* **INSTRUCTIONS TO FOLLOW**
The required output is a verbatim transcription of the listing, pictures excluded.

* **DATASET RECORDS**
------
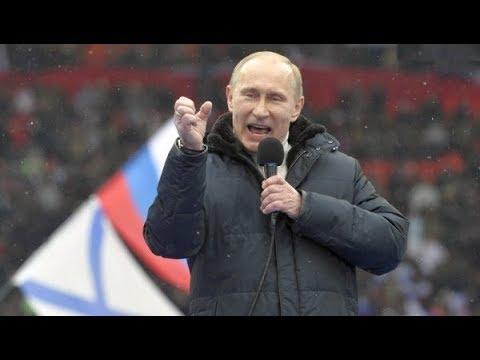 Крым. Путь на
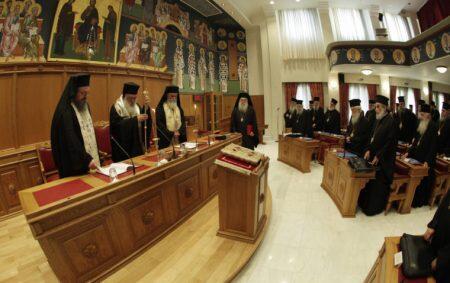 Ξεκίνησε από σήμερα η Δ.Ι.Σ.-αναμένεται να συζητηθεί και το θέμα των Θρησκευτικών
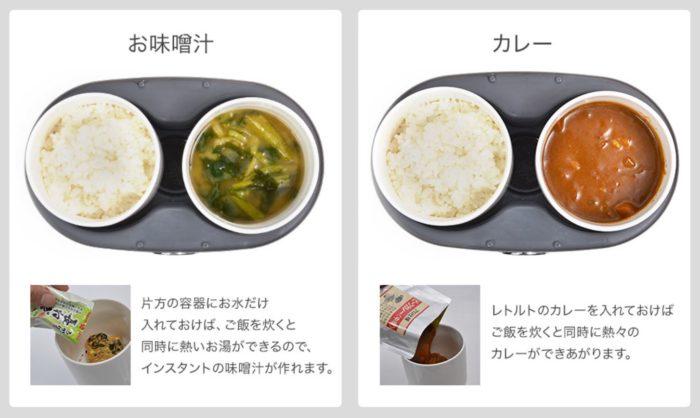 「お一人様用 ハンディ炊飯器」のご飯と一緒に温められる例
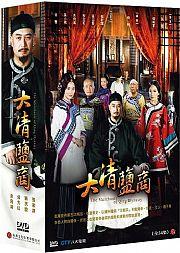 中国ドラマ/大清鹽商 -全34話-(DVD-BOX) 台湾盤 The Merchants of Qing Dynasty 大清塩商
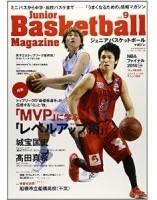 「ジュニアバスケットボールマガジン」にて、連載「チームマネジメント」が掲載されています!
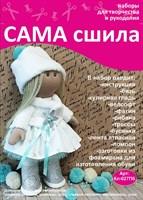 Набор для создания текстильной куклы ТМ Сама сшила Кл-027Пб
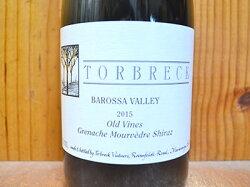 トルブレック G.M.S オールド ヴァインズ 2015 トルブレック ヴィントナーズ (デイヴィッド パウエル) バロッサ ヴァレー 正規 赤ワイン 辛口 フルボディ 750ml オーストラリアTORBRECK Old Vines Grenache Shiraz Mourvedre [2015]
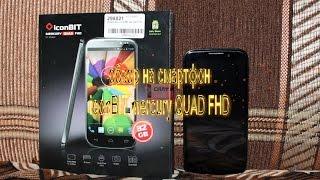 iconBIT mercury QUAD FHD 32GB обзор на смартфон android 4.2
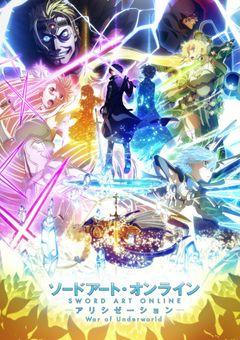 Affiche Sword Art Online : Alicization - War of Underworld Part 2
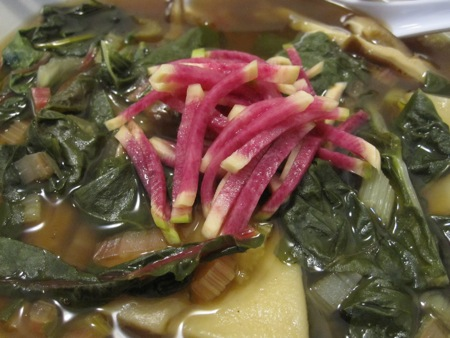 Shiitake Swiss Chard Soup with Hand-Cut Noodles
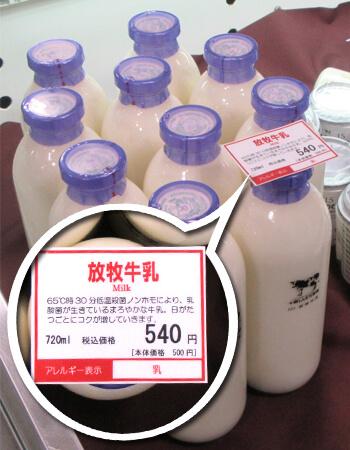ミルク&ナチュラルチーズフェア2018_010_しんむら牧場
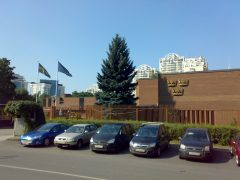 Посольство Швеции в Москве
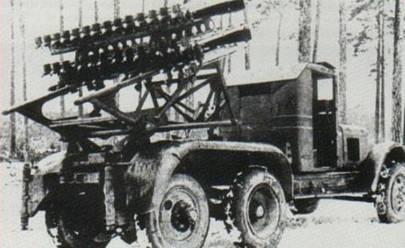 Реактивный миномет БМ-8-36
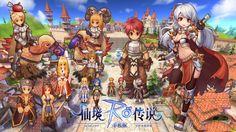 Ragnarök Online será lançado em versão mobile! - http://www.garotasgeeks.com/ragnarok-online-sera-lancado-em-versao-mobile/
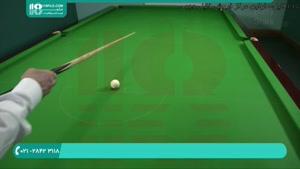 آموزش ضربه چرخشی در بازی بیلیارد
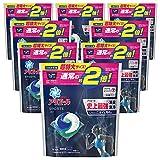 【ケース販売】アリエール 洗濯洗剤 ジェルボール3D プラチナスポーツ 詰め替え 超特大 26個×8個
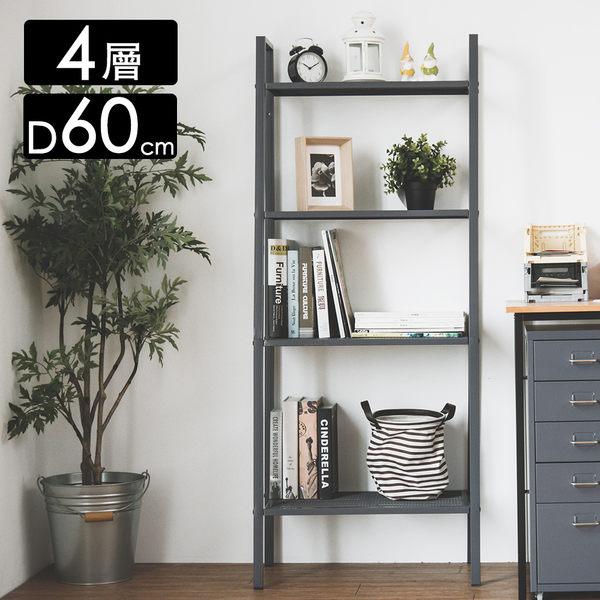 收納櫃 置物櫃 書架 IKEA同款【S0058】諾頓A型四層置物架60cm 完美主義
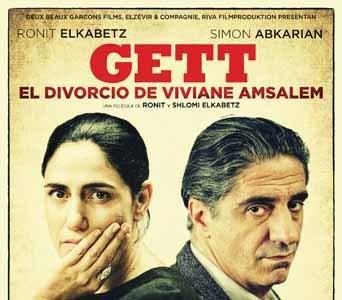 'Gett: el divorcio de Viviane Amsalem', la mujer en Israel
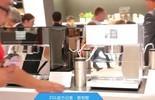IFA2016现场直击(16):美诺咖啡机产品介绍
------
* **EXPECTED ANSWER**
 Крым. Путь на
 Ξεκίνησε από σήμερα η Δ.Ι.Σ.-αναμένεται να συζητηθεί και το θέμα των Θρησκευτικών
 「お一人様用 ハンディ炊飯器」のご飯と一緒に温められる例
 中国ドラマ/大清鹽商 -全34話-(DVD-BOX) 台湾盤 The Merchants of Qing Dynasty 大清塩商
 「ジュニアバスケットボールマガジン」にて、連載「チームマネジメント」が掲載されています!
 Набор для создания текстильной куклы ТМ Сама сшила Кл-027Пб
 トルブレック G.M.S オールド ヴァインズ 2015 トルブレック ヴィントナーズ (デイヴィッド パウエル) バロッサ ヴァレー 正規 赤ワイン 辛口 フルボディ 750ml オーストラリアTORBRECK Old Vines Grenache Shiraz Mourvedre [2015]
 iconBIT mercury QUAD FHD 32GB обзор на смартфон android 4.2
 Affiche Sword Art Online : Alicization - War of Underworld Part 2
 Shiitake Swiss Chard Soup with Hand-Cut Noodles
ミルク&ナチュラルチーズフェア2018_010_しんむら牧場
 Посольство Швеции в Москве
 Реактивный миномет БМ-8-36
 Ragnarök Online será lançado em versão mobile! - http://www.garotasgeeks.com/ragnarok-online-sera-lancado-em-versao-mobile/
 آموزش ضربه چرخشی در بازی بیلیارد
 【ケース販売】アリエール 洗濯洗剤 ジェルボール3D プラチナスポーツ 詰め替え 超特大 26個×8個
 收納櫃 置物櫃 書架 IKEA同款【S0058】諾頓A型四層置物架60cm 完美主義
 'Gett: el divorcio de Viviane Amsalem', la mujer en Israel
IFA2016现场直击(16):美诺咖啡机产品介绍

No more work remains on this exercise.